WHAT THE TASK REQUIRES: Copy each line of the data that has "Practices" in it.

MATERIAL PROVIDED:
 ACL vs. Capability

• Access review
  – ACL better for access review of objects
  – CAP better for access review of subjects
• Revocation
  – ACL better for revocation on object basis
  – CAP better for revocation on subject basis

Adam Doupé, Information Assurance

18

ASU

==

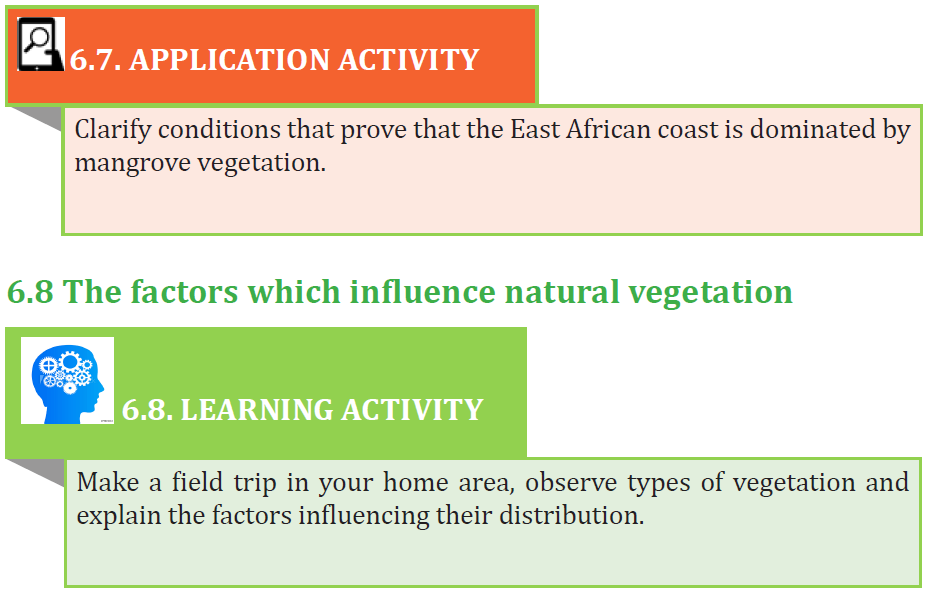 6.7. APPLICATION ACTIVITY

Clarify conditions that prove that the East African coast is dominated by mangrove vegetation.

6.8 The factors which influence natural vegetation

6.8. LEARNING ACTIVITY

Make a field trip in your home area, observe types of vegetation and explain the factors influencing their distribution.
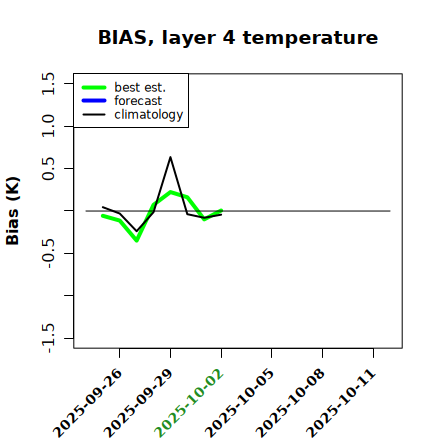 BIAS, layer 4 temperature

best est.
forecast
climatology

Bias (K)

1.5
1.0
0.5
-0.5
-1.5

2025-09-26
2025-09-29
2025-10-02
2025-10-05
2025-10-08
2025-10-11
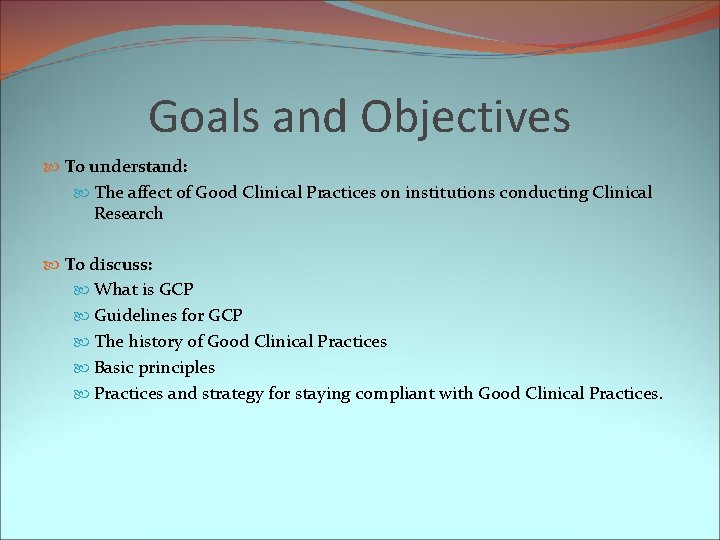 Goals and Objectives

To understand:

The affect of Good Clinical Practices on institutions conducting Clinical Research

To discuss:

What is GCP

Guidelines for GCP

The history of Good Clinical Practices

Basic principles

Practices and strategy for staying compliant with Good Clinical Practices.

* * *

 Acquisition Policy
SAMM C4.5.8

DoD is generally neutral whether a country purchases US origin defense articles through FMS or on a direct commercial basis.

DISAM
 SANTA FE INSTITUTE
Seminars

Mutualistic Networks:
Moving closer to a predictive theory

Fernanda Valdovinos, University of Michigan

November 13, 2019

SOLUTION TO THE PROBLEM:
The affect of Good Clinical Practices on institutions conducting Clinical Research
The history of Good Clinical Practices
Practices and strategy for staying compliant with Good Clinical Practices.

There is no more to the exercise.